近大病院、中外製薬、NTTなど 純国産LLMで治験候補患者抽出へ、4者で共同研究
近畿大学病院 腫瘍内科、中外製薬、NTT、NTTデータの4者は、実臨床で蓄積されるリアルワールドデータと大規模言語モデル(LLM)を活用し、新薬の治験に参加する候補患者を抽出する精度と効率を検証する共同研究を6月に開始した。2026年6月30日に発表した。NTTが独自開発した純国産LLM「tsuzumi 2」を用い、従来の抽出手法とLLMを組み合わせた手法を比較・評価する。研究期間は2027年3月までを予定する。

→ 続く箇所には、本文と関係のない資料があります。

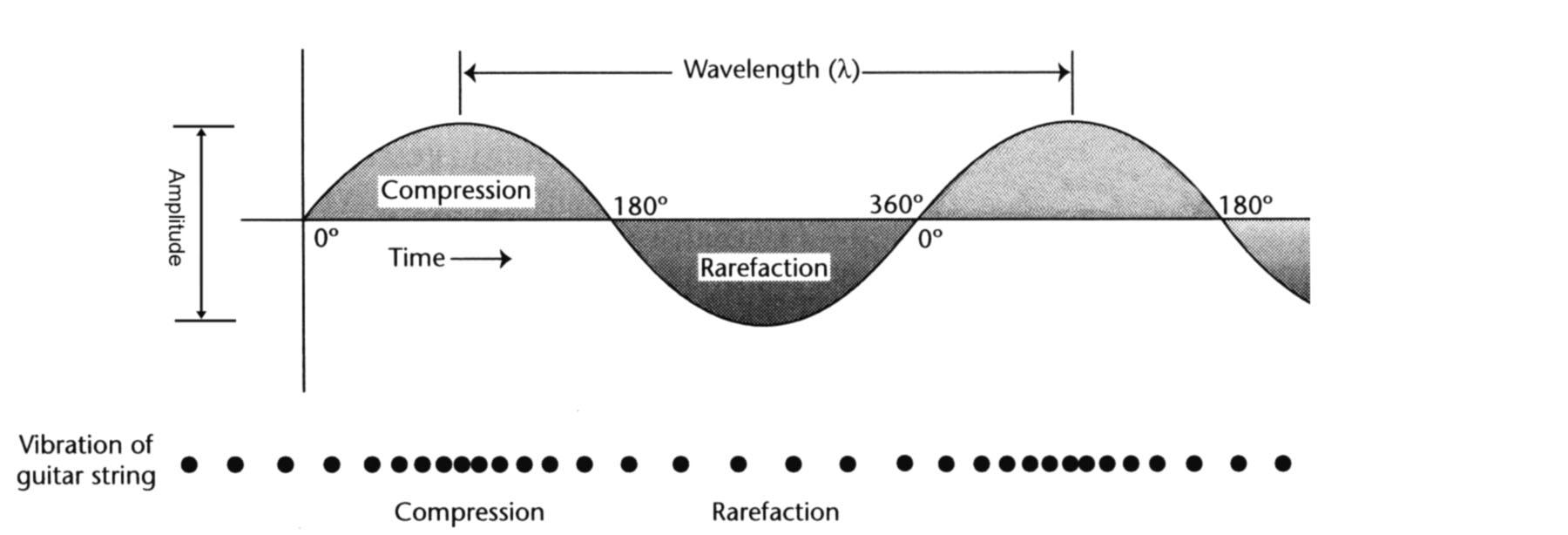 Understanding Sound: What is Sound?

研究では、近畿大学病院が保有する電子カルテデータなどを対象に、中外製薬が策定した治験実施計画書の適格基準に基づいて治験候補患者を抽出。医師や治験コーディネーター(CRC)の判定結果を比較基準とし、実運用における有効性や作業負荷の低減、治験参加者の組み入れまでのリードタイム短縮への寄与を多面的に検証する。
新薬の臨床開発において、治験候補患者の抽出は時間がかかるプロセスだ。治験実施計画書の適格基準に沿って医師やCRCが個別に診療情報を確認する必要があり、多くの労力を要してきた。その結果、参加者の組み入れが計画通りに進まず、治験全体のスケジュールに影響がでることもある。

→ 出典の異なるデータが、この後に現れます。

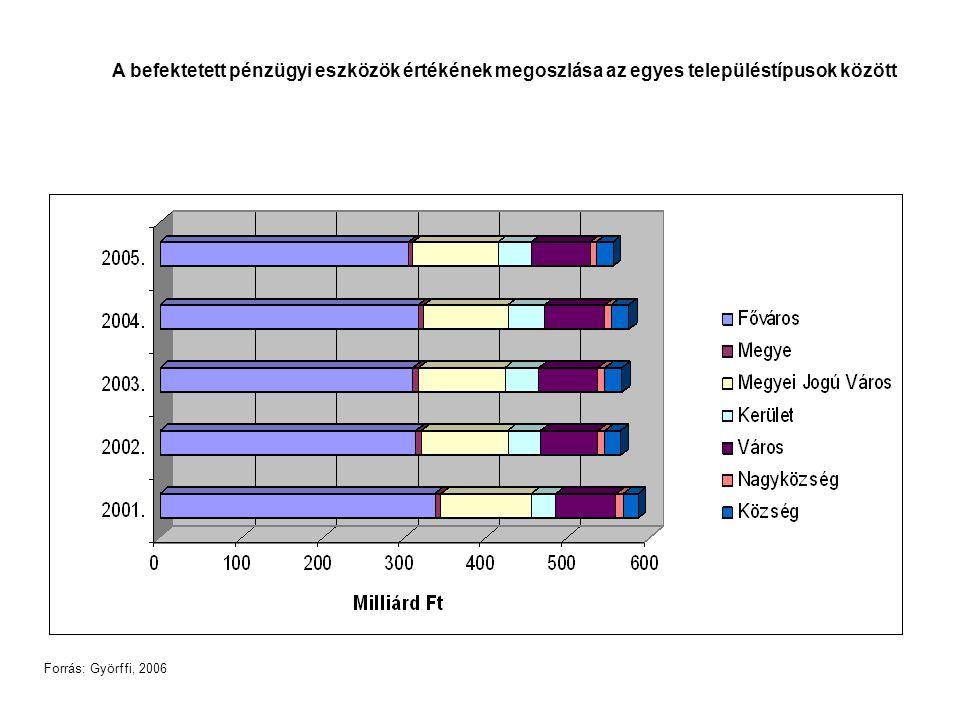 A befektetett pénzügyi eszközök értékének megoszlása az egyes településtípusok között Forrás: Györffi, 2006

技術検証では、NTTデータが医療情報活用基盤「千年カルテ」の運用で培った安全な情報管理・データ運用設計の実績と、医療データの活用・解析に関する知見を活かし、LLMとルールベース手法による抽出の検証を実施する。NTTが独自開発した純国産LLM「tsuzumi 2」をベースに、医学的な公開論文などの事前学習を継続的に行った医療特化型LLMとして検証する予定だという。
抽出手法は、PythonとSQLによるルールベースの手法、LLMを活用した手法、両者を組み合わせた手法の3通りを実施。それぞれの結果を医師・CRCの判定結果と比較して抽出精度を評価する。あわせて抽出に要する時間や、医師・CRCの作業量・内容の変化も確認し、精度と効率の両面からリードタイム短縮につながるかを検証する。なお、AIの出力はあくまで医師の判断支援を目的としたもので、最終的な診療判断は医師が行う。
今回の共同研究は、2026年5月に近畿大学病院とNTTデータが発表した技術検証の成果を基盤としている。各機関の役割分担は、近畿大学病院が医療データの提供と抽出精度・プロセス効率の比較・評価を担い、中外製薬が治験実施計画書(適格基準)の提供と評価協力、NTTがLLMによる抽出の技術検証、NTTデータがルールベースによる抽出と比較・評価を担当する。本研究は近畿大学医学部等倫理委員会の承認を得て実施する。4者は本研究の成果を踏まえ、医療機関や製薬企業とのさらなる連携を通じて、リアルワールドデータとAIを活用した治験候補患者抽出基盤の社会実装の可能性を検討していく方針だ。LLM活用によるリードタイム短縮は、治験全体の期間短縮や製薬企業の開発スピード向上、医療機関の治験実施体制のスリム化につながり、患者が新たな治療選択肢へより迅速にアクセスできる環境の整備に貢献すると期待される。